L’art numérique et les NFT veulent décrocher la lune à Art Basel
L’art numérique et les NFT font une percée à Art Basel, la grande foire de l’art contemporain, les stars du marché de l’art comme l’Américain Jeff Koons se lançant à leur tour sur ce segment en pleine ébullition.
La galerie Pace y a dévoilé la première pièce d’une série de sculptures que l’artiste connu pour son chien ballon et ses tulipes compte envoyer sur la lune avec SpaceX, l’entreprise d’exploration spatiale d’Elon Musk. Jeff Koons, un des artistes vivants les plus chers au monde, prévoit d’installer sur la lune 125 versions miniatures de ces sculptures appelées “Moon Phases” avec une photographie de leur emplacement, vendue sous forme de NFT (Non-fungible token, ou jeton non-fongible). Les acheteurs recevront aussi une sculpture en taille réelle, sertie d’une pierre précieuse pour marquer son emplacement sur la lune. “Nous la découvrons nous aussi pour la première fois”, s’enthousiasme Marc Glimcher, le directeur de la galerie, en présentant cette statue en forme de lune de 39,4 cm, fraîchement arrivée sur son stand à Bâle.
Pace fait partie des rares grandes galeries à s’être aventurées sur le terrain des NFT. Selon Clare McAndrew, auteure d’un rapport sur le marché de l’art pour Art Basel, seules 6% des galeries ont vendu des NFT en 2021. Hautement spéculatifs, leurs prix se sont enflammés depuis la vente l’an passé chez la maison d’enchères Christie’s d’un NFT de l’artiste américain Beeple pour 69,3 millions de dollars (66,3 millions d’euros à taux actuels).
Mais depuis leur pic en août 2021, les NFT ont plongé. Alors que les volumes de ventes de NFT liés à l’art avaient grimpé à 945 millions de dollars en août, ils sont retombés à 366 millions en janvier, puis à 101 millions en mai, selon les relevés de Clare McAndrew. Ces hauts et bas ne font pourtant pas reculer le patron de la galerie Pace, convaincu que les NFT sont le signe d’un marché naissant pour l’art numérique. Il compare leurs excès à la bulle Internet du début des années 2000.
“Bien sûr, c’était une bulle. Mais nous avons toujours l’Internet aujourd’hui”, a argumenté Marc Glimcher lors d’un entretien, qui y voit une “nouvelle méthodologie pour distribuer l’art numérique”.
Araignée de Louise Bourgeois à 40 millions
Pour cette édition, les organisateurs de la foire se sont alliés à la plateforme de blockchain (chaîne de blocs) Tezos qui présente des oeuvres numériques d’artistes dont de nouvelles versions sont générées par apprentissage automatique des machines sous forme de NFT. Les visiteurs peuvent venir en télécharger un gratuitement sur son stand même si certains les remettaient déjà en vente à peine sortis de la foire.
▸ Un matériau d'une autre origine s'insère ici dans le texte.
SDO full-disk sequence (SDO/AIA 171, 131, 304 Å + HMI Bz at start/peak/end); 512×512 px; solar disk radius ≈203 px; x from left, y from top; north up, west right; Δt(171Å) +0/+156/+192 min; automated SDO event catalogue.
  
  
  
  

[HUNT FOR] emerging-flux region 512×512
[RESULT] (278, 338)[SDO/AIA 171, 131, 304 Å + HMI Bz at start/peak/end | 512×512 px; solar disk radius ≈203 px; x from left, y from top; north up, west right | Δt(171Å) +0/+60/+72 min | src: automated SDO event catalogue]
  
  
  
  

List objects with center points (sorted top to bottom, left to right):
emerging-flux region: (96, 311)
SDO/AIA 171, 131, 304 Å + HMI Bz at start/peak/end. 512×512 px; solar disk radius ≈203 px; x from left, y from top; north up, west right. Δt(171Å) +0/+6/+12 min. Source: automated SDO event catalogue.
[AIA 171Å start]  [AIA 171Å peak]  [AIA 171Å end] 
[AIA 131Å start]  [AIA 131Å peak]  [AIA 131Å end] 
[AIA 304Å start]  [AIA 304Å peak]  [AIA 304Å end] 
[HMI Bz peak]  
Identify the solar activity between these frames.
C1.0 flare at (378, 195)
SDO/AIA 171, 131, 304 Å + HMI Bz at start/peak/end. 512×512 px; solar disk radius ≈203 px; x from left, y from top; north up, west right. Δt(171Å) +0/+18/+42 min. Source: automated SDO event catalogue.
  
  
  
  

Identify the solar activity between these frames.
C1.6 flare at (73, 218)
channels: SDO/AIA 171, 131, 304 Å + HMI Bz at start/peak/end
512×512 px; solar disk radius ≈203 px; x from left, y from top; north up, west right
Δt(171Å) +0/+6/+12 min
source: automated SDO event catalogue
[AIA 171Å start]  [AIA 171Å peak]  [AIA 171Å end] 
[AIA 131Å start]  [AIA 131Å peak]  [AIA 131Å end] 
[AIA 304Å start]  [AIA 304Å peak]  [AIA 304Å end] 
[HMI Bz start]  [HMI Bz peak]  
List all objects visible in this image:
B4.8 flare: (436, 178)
A ses côtés, la plateforme ViveArts propose pour sa part une plongée dans l’art numérique à l’aide de lunette de réalité augmentée, présentant notamment un avatar de l’artiste allemand Albert Oehlen dans un univers en 3D.
Dans les allées de la foire, la galerie française Edouard Montassut mettait en vente une création numérique de l’artiste turc Özgür Kar représentant un homme entourés de trois squelettes qui rappelle les bas-reliefs des églises, mais sur écran à cristaux liquides. “Je pense que les NFT vont avoir une place dans le marché à l’avenir”, a déclaré Marc Spiegler, le directeur d’Art Basel, même si leurs prix se sont “effondrés récemment” à l’heure où les artistes multiplient les expérimentations avec les outils numériques.
Dans l’immédiat, les oeuvres en dur que les riches collectionneurs peuvent installer dans leur salon ont renoué avec les gros chiffres: une araignée de la sculptrice franco-américaine Louise Bourgeois s’est arrachée à 40 millions de dollars, une oeuvre de l’artiste conceptuel Félix Gonzalez-Torres est partie à 12,5 millions, une huile sur toile de l’allemand Georg Baselitz s’est vendue à 5,5 millions.
“L’ambiance – malgré évidemment le contexte global compliqué avec la guerre en Ukraine et la situation générale de l’économie – est excellente”, s’est félicité le patron de la foire. La foire, qui se tient du 16 au 19 juin, rassemble une foule d’oeuvres bien réelles, allant d’une gigantesque statue en bronze du britannique Thomas J. Price à une installation de l’artiste franco-chinois Huang Yong Ping représentant une cuisine parsemée d’immenses cafards ou une série de portraits sculptés dans le bois du franco-camerounais Barthélémy Toguo.